I just keep repeating to myself, bless it or block it.

And man.

This is blocked.

I met with my friend who sold me the scooter.

I talked with my friend who just finished rebuilding his own Vespa.

I texted back and forth with another friend about his current rebuild at Scooter Centre.

And I am done.

Done.

I keep also hearing keep it simple stupid.

I will drop the stupid part, but I do own up to my part.

My part–taking on something that is vintage, that I don’t have the band width to tinker with, that I don’t have enough passion for to keep.  Thinking something is cute and posing by it is not the passion that will keep it running.

Nor do I have deep enough pockets.

My hopes, expectations, and needs were never met with this scooter.

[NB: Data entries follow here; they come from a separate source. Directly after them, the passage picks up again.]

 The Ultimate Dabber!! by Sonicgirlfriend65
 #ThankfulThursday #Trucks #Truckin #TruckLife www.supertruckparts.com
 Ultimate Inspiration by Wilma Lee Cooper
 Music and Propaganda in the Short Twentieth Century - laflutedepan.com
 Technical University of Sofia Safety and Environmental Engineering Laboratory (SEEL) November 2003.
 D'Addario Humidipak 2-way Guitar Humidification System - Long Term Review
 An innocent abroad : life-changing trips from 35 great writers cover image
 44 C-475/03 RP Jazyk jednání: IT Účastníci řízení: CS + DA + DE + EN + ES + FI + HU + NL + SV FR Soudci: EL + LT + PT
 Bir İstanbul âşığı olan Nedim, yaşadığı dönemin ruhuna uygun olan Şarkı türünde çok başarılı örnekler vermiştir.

Which is not the experience my friend who sold it to me had and I understood his point of view and his offer of help.

But in the end I left the coffee shop in tears and I just felt over it.

I talked with another friend on the phone a few hours later, lunch, a cup of tea, a call to my mom to wish her happy mother’s day, a walk along the Great Highway staring at the dunes and the sun poking out valiantly from the clouds, and he said, be up front, tell whom ever decides to buy it point-blank it’s a Vietnam scooter and you’ll probably get $1200.

Fact is.

I don’t want to deal any more.

I don’t want to spend any more time thinking about it.

I don’t.

Perhaps that is me being a baby.

But I prefer to think that it is me be simple, direct, and absolutely to the point.

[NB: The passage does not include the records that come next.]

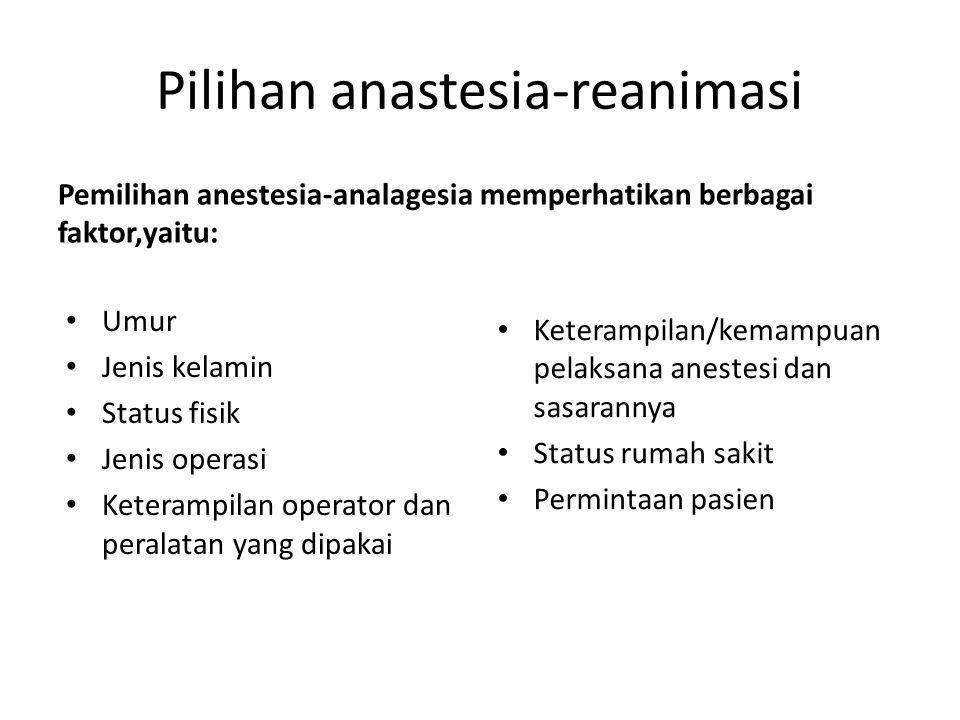 Pilihan anastesia-reanimasi Pemilihan anestesia-analagesia memperhatikan berbagai faktor,yaitu: Umur Jenis kelamin Status fisik Jenis operasi Keteramp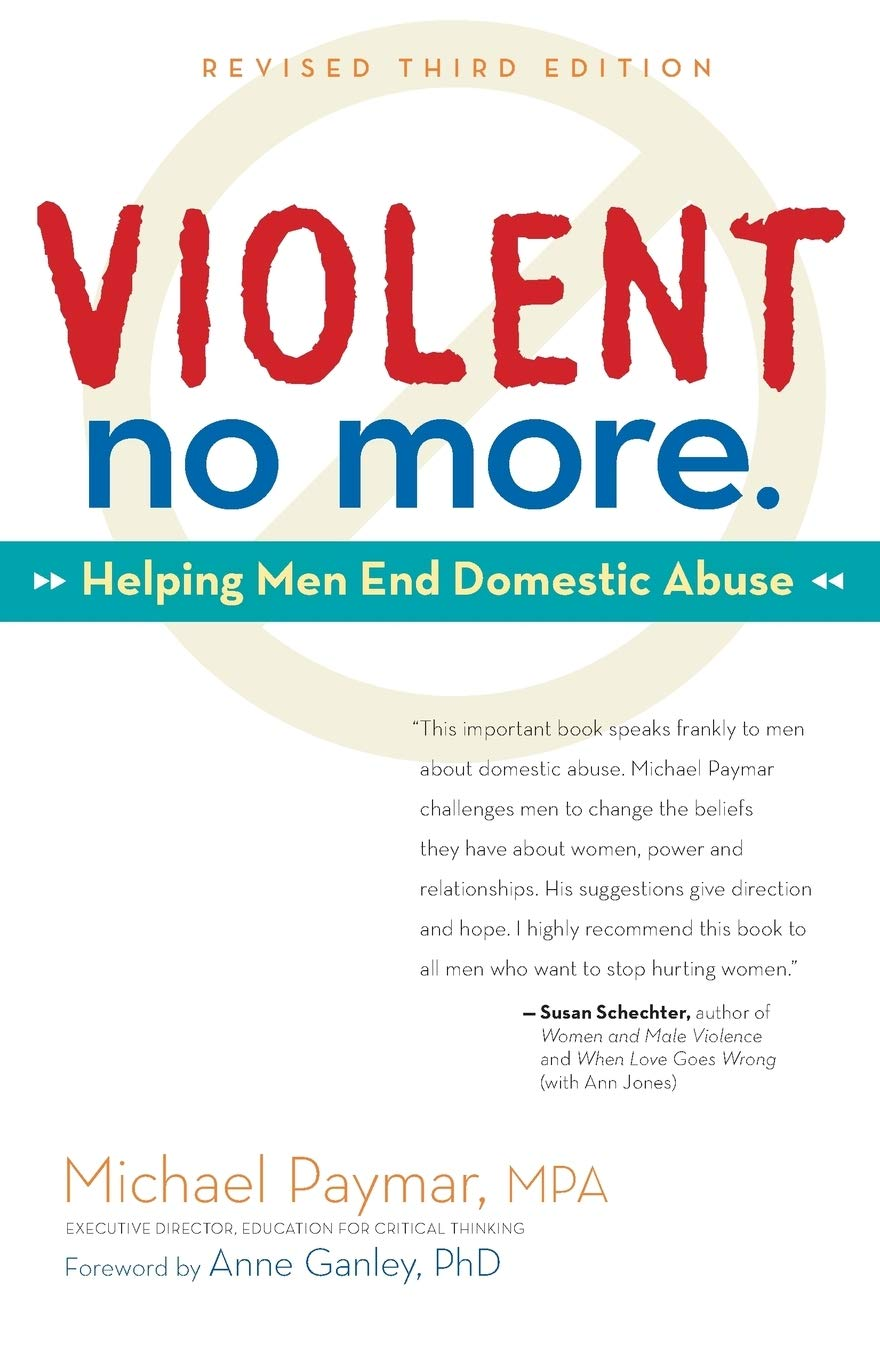 Image OfViolent No More: Helping Men End Domestic Abuse, Third Ed.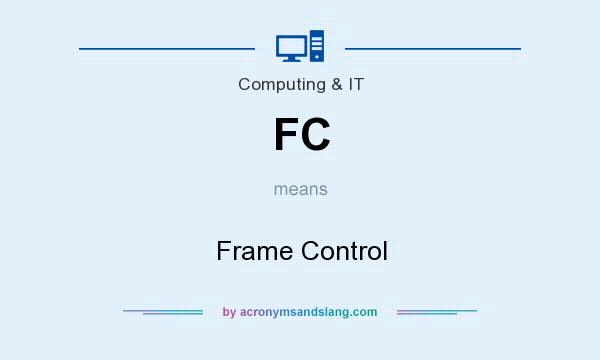 What does FC mean? It stands for Frame Control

The scooter was blocked for me from the beginning.

I had misgivings the minute I saw it and it didn’t have so much to do with the ideation of it; that made me feel wonderful, how sleek and sassy and cute the Vespa is; but that I realized that I had bitten off far more than I could chew.

The having to mix motor oil with gas.

The choke.

The cold engine.

The kickstart.

Damn that thing.

Only eleven months later and I still get an ache in my ankle if I walk too hard on it without enough support.

Maybe it looks like I’m rolling over and showing the world of scootering my pink, vulnerable, belly.

But I have heard, more than a few times, that surrendering means going over to the wining side.

It’s not a loss.

It’s just money.

I got hurt once trying to use the scooter.

But I wasn’t in an accident on the road, I didn’t lose my life, like my best friend who was hit while riding his scooter nearly eight years ago.

I didn’t have to donate my organs to science, make my mother cry, or be cremated to have my ashes scattered over the wide world.

I had an experience.

I don’t want to have it any more.

I told my friend who was advocating talking to Chris Ward again, making a case to Barry Gwin again, trying this tack or that, that I really was done.

As far as I am concerned I would happily sign over the title to him and let him tinker with it for the next few years.

He’d have fun.

I find it frustrating.

This is not the first time I have invested in something that has not worked out, but really, in the end, I got to have some great experiences.

I learned how to use a throttle on a scooter and what it felt like to climb over the top of 17th Street, terrifying, and up Castro and over Twin Peaks.

I rode out to Sea Cliff twice.

I got to have the experience of stalling out in the fog and crying.

I got to see how badly my ankle could get mangled.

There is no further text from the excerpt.